_Required action_. Here are some records; copy every line that holds the word "attacks".

Stored data entries
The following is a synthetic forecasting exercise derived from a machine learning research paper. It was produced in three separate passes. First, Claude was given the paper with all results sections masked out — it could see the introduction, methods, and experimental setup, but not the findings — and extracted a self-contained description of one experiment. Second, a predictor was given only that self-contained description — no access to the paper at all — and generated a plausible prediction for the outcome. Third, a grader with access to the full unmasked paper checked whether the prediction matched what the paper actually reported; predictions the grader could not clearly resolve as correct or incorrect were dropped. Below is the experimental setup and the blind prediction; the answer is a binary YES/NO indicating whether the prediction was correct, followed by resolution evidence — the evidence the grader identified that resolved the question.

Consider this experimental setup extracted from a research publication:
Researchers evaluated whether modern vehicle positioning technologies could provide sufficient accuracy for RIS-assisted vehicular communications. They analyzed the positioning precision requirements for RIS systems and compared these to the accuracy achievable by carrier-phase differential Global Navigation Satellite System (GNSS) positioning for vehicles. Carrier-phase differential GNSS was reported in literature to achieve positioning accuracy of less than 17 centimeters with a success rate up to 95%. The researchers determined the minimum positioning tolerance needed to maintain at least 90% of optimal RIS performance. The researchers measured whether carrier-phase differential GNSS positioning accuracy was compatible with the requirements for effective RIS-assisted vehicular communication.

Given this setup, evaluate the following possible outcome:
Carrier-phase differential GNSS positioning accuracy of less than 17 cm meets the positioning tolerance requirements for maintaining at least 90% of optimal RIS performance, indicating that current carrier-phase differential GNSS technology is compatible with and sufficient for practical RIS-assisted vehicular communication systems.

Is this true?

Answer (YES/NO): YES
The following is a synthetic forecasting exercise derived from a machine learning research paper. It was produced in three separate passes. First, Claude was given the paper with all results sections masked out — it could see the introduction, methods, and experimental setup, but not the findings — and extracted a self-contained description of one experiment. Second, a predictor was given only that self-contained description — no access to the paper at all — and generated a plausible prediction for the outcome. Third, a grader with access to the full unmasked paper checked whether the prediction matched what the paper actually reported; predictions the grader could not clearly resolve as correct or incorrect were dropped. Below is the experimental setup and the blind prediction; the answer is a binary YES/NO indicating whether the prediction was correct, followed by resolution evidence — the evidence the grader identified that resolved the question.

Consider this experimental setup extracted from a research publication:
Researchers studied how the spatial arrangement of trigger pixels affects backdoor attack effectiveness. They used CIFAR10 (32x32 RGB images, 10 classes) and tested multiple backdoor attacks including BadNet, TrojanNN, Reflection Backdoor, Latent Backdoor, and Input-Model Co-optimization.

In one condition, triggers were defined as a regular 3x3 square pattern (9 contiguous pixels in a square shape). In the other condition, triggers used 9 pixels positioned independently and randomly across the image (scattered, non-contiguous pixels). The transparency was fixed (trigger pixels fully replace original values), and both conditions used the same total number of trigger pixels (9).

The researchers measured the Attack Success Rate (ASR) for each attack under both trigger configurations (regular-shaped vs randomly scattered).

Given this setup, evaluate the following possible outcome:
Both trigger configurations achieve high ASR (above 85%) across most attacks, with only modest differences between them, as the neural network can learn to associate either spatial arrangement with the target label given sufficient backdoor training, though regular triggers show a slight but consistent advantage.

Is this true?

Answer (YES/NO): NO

_Expected answer_.
Researchers studied how the spatial arrangement of trigger pixels affects backdoor attack effectiveness. They used CIFAR10 (32x32 RGB images, 10 classes) and tested multiple backdoor attacks including BadNet, TrojanNN, Reflection Backdoor, Latent Backdoor, and Input-Model Co-optimization.
Both trigger configurations achieve high ASR (above 85%) across most attacks, with only modest differences between them, as the neural network can learn to associate either spatial arrangement with the target label given sufficient backdoor training, though regular triggers show a slight but consistent advantage.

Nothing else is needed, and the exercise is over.